● Consigne A:
Sélectionnez chaque ligne du listing qui contient le mot « right », en tenant compte de la casse.

● Texte présenté:
---
Bavard, excessif, théâtral… Mais le théâtre, c’est son univers et Fabrice Luchini ne laisse jamais indifférent.
Maniant le verbe avec précision, ses interventions à la télévision sont toujours un régal d’impertinence et de drôlerie. Éclectique quant au choix des auteurs et des œuvres jouées, il n’est pas de droite et aurait aimé être de gauche. Venant du peuple, il aime son public qui le lui rend bien.
Fabrice Luchini a accepté de se confier à Laurent Dandrieu, de Valeurs Actuelles, magazine de « l’ultra-droite » honni des gens de gauche (dont Virginie Bloch-Lainé de Libération).
« Deux heures d’érudition, de coups de gueule, de réflexions profondes et tourmentées, de dialogue passionné et passionnant. »
Extraits
Sur l’argent, ses origines, ses parents
« Mon rapport à l’argent, ça n’est pas le sujet – enfin, je peux en parler, c’est un rapport de fils d’immigré italien qui avait une grande dévotion pour l’argent. Mon père était un marchand des quatre-saisons qui vendait des salades, des radis, des choux-fleurs et des fruits, et chaque soir il sacrifiait au rite de la caisse en comptant ses pièces, ce n’était pas rien ! C’était autre chose que le 20 heures, c’était vraiment un grand moment ! »
---
● Extraits du listing:
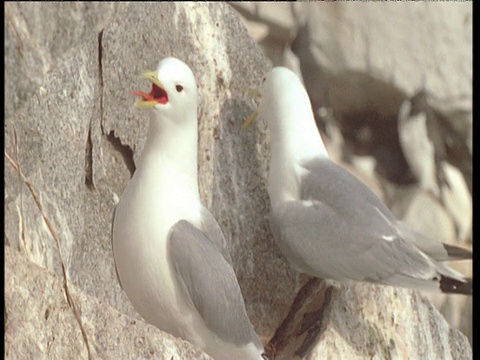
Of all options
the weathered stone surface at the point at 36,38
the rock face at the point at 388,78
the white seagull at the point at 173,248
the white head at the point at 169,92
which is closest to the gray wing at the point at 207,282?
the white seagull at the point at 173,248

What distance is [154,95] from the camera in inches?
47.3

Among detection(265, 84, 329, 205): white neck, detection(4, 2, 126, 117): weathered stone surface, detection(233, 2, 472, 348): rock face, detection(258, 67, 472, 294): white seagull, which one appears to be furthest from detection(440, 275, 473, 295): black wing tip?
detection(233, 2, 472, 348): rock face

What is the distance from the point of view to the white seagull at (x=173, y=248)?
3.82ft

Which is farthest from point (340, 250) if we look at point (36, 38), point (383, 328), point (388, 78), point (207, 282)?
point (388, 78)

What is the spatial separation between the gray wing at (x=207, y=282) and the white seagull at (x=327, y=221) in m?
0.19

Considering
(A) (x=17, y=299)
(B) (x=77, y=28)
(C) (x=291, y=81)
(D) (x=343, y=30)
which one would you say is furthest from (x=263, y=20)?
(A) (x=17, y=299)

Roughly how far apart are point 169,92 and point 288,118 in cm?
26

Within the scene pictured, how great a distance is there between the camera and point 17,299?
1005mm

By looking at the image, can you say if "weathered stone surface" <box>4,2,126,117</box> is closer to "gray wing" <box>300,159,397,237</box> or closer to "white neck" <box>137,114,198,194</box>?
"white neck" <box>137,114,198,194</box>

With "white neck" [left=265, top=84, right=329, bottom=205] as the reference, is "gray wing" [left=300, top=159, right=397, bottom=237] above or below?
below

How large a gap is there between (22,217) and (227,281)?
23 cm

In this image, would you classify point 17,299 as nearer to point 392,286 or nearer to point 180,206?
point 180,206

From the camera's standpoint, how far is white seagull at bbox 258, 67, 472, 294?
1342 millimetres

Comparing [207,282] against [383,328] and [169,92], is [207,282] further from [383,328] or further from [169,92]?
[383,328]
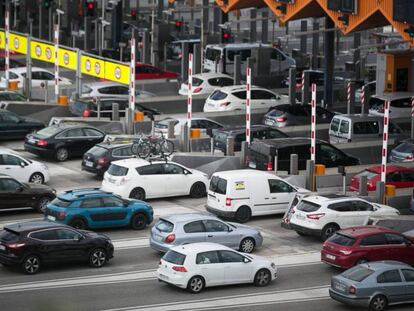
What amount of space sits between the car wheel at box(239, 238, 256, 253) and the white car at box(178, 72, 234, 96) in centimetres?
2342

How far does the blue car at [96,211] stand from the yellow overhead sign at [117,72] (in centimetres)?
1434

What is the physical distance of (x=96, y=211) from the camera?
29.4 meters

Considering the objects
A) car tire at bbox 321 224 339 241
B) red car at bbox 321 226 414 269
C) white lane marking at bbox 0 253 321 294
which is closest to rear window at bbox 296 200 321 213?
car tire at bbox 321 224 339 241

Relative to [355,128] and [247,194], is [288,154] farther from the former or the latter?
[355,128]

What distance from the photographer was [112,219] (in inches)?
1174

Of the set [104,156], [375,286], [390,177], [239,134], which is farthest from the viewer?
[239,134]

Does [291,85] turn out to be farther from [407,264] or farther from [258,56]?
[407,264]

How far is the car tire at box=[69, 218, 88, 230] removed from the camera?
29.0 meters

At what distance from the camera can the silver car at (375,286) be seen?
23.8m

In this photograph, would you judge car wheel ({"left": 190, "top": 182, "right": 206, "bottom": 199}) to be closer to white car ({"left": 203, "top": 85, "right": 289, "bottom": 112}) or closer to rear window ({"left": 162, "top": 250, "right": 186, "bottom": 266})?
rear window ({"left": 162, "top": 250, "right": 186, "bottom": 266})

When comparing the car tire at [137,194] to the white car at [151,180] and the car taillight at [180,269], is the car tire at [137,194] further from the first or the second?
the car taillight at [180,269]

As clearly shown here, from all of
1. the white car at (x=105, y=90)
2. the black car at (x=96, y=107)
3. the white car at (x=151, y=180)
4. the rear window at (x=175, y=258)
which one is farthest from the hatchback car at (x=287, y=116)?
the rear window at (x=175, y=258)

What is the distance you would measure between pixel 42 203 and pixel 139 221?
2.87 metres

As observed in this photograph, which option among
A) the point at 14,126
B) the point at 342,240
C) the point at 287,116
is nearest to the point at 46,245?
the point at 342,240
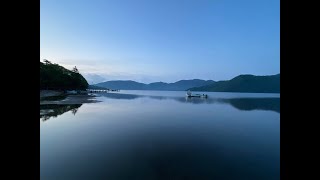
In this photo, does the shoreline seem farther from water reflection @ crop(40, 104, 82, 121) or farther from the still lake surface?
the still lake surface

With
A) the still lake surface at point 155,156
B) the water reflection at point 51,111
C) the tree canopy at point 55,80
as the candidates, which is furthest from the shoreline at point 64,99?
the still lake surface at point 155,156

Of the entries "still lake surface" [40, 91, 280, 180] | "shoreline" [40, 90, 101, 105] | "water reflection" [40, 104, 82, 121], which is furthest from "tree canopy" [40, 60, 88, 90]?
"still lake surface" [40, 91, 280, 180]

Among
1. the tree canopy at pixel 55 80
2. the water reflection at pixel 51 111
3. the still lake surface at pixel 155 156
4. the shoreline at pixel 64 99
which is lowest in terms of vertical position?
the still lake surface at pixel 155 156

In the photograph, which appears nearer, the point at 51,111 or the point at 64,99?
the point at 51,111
---
● Consigne B:
Énumérez tous les produits que vendait le père, marchand des quatre-saisons, d'après le texte sur Fabrice Luchini.

● Réponse A:
With "white neck" [left=265, top=84, right=329, bottom=205] as the reference, is "gray wing" [left=300, top=159, right=397, bottom=237] above or below?
In this photograph, would you judge car wheel ({"left": 190, "top": 182, "right": 206, "bottom": 199}) to be closer to white car ({"left": 203, "top": 85, "right": 289, "bottom": 112}) or closer to rear window ({"left": 162, "top": 250, "right": 186, "bottom": 266})?
rear window ({"left": 162, "top": 250, "right": 186, "bottom": 266})

● Réponse B:
Des salades, des radis, des choux-fleurs et des fruits.